Berawal dari temuan sisa bahan plastik di alam terutama di laut pada tahun 1960an. Bersamaan dengan itu terbit buku yang sangat fenomenal tahun 1962 Silent Spring yang ditulis oleh ahli biologi yang mengemukakan bahaya pestisida karena membunuh anak-anak burung sehingga cicitannya nyaris tidak terdenagar di musim semi alias sunyi. Disusul tahun 1969 terjadi tumpahan besar minyak bumi dipantai California dan sungai Cuyahoga di Ohio terbakar karena tumpahan minyak. Keserantakan tersebut memicu kesadaran masyarakat terutama aktivis tentang polusi lingkungan. Isu lingkungan pada gilirannya menyentuh sampah plastik yang ternyata dapat bertahan cukup lama di alam atau persisten. Simbol utama masalah sampah plastik adalah the Great Pacific Garbage Patch, karena sampah plastik di lautan Pasifik mengambang sebesar negara bagian Texas. Sampah plastik di lautan dapat berasal dari dua sumber yaitu dari lautan sendiri (20%) dan dari muara sungai (80%). Dari 20 sungai di dunia sebagai penyumbang sampah terbesar (th 2015) , sungai Yangtse, Cina (333.000 ton/th) dan Gangga, India (115.000 ton/th) no 1 dan 2. Indonesia menempatkan 4 sungai yaitu Brantas no7(38.900 ton/th), Bengawan Solo no 10 (32.500 ton/th), Serayu no 14 (17.100 ton/th) dan Kali Progo no 19 (12.800 to/th).(Lebreton dkk, 2017). Nasib sampah plastik yang masuk ke laut, dapat terbelah menjadi partikel-partikel kecil yang disebut mikroplastik dengan ukuran 0,3-5 mm. Microplastik inilah yang sangat mudah dikonsumsi oleh hewan laut terutama ikan yang pada gilirannya masuk ke tubuh manusia.
Namun masyarakat dunia sudah begitu kesemsem dengan plastik. Hal itu nampak dari produksi plastik yang terus menerus meningkat dari tahun ke tahun. Sejak tahun 1950an hingga tahun 2015 (selama 65 tahun) kenaikan produksi mencapai 200 kali lipat. Sebagian besar plastic sekitar 36% digunakan untuk kemasan. Besaran total produksi plastik mencapai 7.8 milyar ton setara dengan 1 ton plastik untuk setiap penduduk dunia.
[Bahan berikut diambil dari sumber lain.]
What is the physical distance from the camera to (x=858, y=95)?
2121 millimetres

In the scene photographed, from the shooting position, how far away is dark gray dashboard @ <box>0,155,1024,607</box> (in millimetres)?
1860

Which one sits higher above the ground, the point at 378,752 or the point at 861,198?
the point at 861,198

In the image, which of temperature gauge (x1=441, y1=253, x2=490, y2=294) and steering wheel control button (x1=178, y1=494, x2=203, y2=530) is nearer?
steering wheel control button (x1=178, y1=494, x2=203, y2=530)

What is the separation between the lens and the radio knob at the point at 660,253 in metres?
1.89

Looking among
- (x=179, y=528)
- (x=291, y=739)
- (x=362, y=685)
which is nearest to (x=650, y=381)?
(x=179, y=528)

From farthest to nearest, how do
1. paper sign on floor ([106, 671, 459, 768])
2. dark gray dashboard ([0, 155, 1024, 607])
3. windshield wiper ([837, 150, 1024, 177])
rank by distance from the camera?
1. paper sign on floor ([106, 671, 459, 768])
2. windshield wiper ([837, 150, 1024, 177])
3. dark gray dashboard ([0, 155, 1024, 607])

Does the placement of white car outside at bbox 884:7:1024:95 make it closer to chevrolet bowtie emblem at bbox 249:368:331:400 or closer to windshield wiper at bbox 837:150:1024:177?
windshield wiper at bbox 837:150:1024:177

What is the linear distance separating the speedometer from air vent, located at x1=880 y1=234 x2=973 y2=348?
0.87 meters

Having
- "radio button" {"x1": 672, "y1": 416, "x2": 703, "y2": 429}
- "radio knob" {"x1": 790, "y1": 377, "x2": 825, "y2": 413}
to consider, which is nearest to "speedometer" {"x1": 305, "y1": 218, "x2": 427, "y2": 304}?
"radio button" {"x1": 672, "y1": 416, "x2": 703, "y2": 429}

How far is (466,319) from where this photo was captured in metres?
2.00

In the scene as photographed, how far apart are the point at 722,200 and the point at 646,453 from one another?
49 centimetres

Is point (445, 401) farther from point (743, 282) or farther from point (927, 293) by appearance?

Plastik juga sempat menjadi tema pokok filem The Graduate (1968) dengan pemeran utama Dustin Hoffman. Ben (yang diperankan Dustin Hoffman) yang baru lulus dari PT dinasehati seniornya (McGuire) agar bekerja di perusahaan kimia dengan ungkapan yang terkenal : saya hanya ingin mengatakan satu kata ‘’just one word plastics‘’.
Betapapun sisi negatif dari plastik terus mengemuka, plastik masih akan terus digunakan manusia entah sampai kapan. Upaya mengatasi cemaran lingkungan telah diupayakan dengan memperkenalkan plastik ramah lingkungan yang dapat terurai di alam, melakukan daur ulang plastic ataupun membakar. Kemudian mulai diperkenalkan plastik cerdas yaitu plastik yang dapat mengatur sendiri. Hal ini terutama terkait dengan material elektronik atau robotik, pembawa obat (drug carrier), maupun berbagai jenis peralatan medis. Plastik betapapun telah mengisi kehidupanan manusia dari hampir semua sisi : baju, peralatan listrik, perkakas rumah, bahan bangunan, hp, komputer, motor, mobil, pesawat dan banyak lainnya. Sudah semestinya kita dapat berdamai dengan plastik.
Artikel ini dimuat di Kedaulatan Rakyat 11 Januari 2019.